Koop’s reference to his heart stent is reminiscent of an anonymous chain e-mail we debunked last summer. The e-mail falsely claimed that anyone older than 59 could not receive heart bypass surgery or stents in England because the procedures were "too costly." A U.K Department of Health spokesman flatly told us that "it is not true that anyone aged over 59 years cannot receive heart repairs, stents or bypass surgery on the basis of their age." The spokesman added: "The NHS Constitution states that the NHS provides a ‘comprehensive service, available to all irrespective of gender, race, disability, age, sexual orientation, religion or belief.’ "
We couldn’t track down specific numbers on the age of patients who have received stents, but when we looked into this claim months ago, Age Concern’s press office told us the group had never heard of a prohibition on heart surgery for patients aged 60 and up.
This time, we sent a copy of the Koop ad to U.K. Department of Health Press Officer Julia Harris to ask about his claims. "The Department of Health can confirm that this is not true," she said. "Access to treatment should be offered on the basis of clinical need."
No Support for Claims
When we asked the 60 Plus Association for backup for the ad’s claims, a spokesman did not send us anything about the three medical treatments Koop mentioned or age limits on such procedures.
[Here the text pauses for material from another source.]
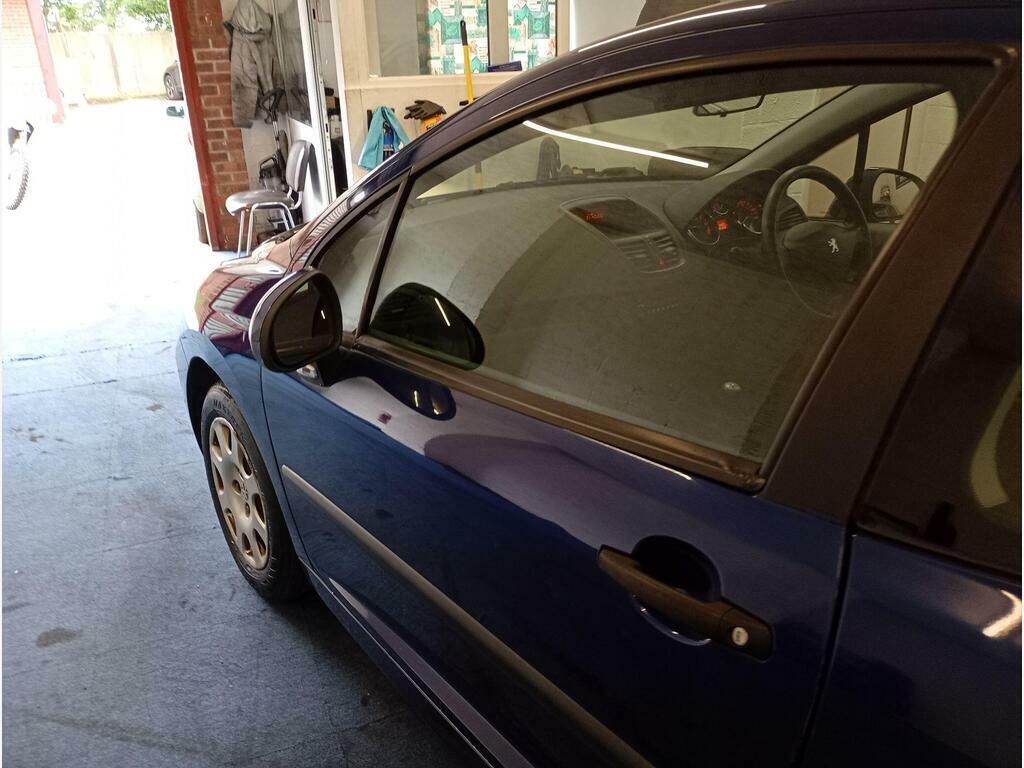 Peugeot 207 1.4 Urban Blue #5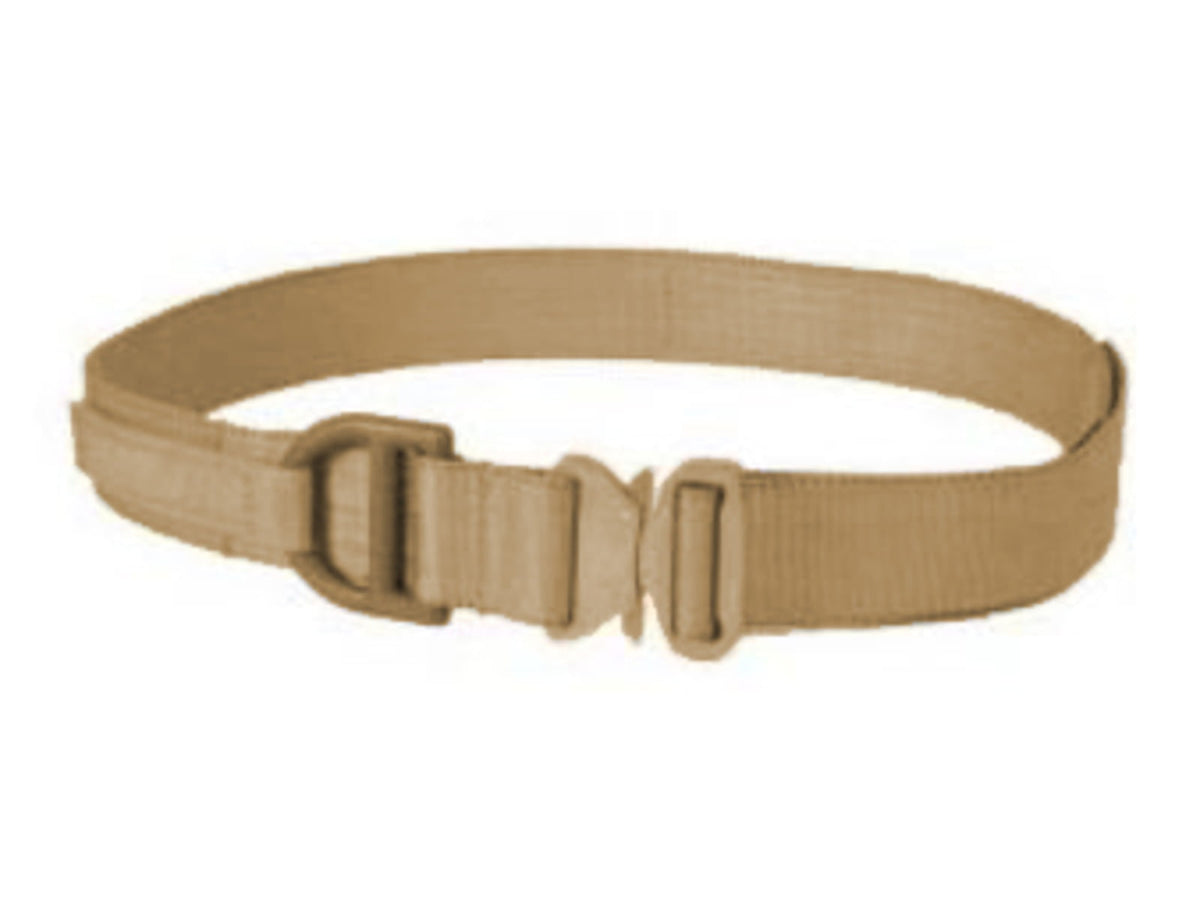 High Speed Gear HSGI Cobra 1.75in Rigger Belt Coyote Brown Large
Rather, the group pointed to three clippings that have nothing to do with its claim:
- A newspaper story about a U.K. government report on abuses at nursing homes.
- A newspaper story about some doctors in England expressing concern about a hospice approach that allows doctors and caregivers to focus on comfort instead of life preservation at the end of life.
- A 2006 newspaper story about a then-new bone cancer drug, Velcade, that was not approved for use in England (though it was available in Wales, Scotland and Northern Ireland) because of a concern over cost and effectiveness. However, the drug was approved a year later.
The group also supplied a Wall Street Journal editorial from last summer claiming that Britain’s medical guidelines hold that "except in unusual cases, Britain cannot afford to spend more than about $22,000 to extend a life by six months." When we asked officials at the U.K.’s National Institute for Health and Clinical Excellence (NICE) about the Journal’s editorial, they referred us to a statement issued a few weeks later by Chief Executive Andrew Dillon, calling such reports "untrue or misinformed" and adding: “We don’t put a limit on the amount the NHS can spend on an individual patient." NICE does have a formula used to assess whether or not a new drug or medical device is worth the cost. But it’s not a simple spending cap. And once a treatment is found to be cost-effective, it is available to all patients regardless of age.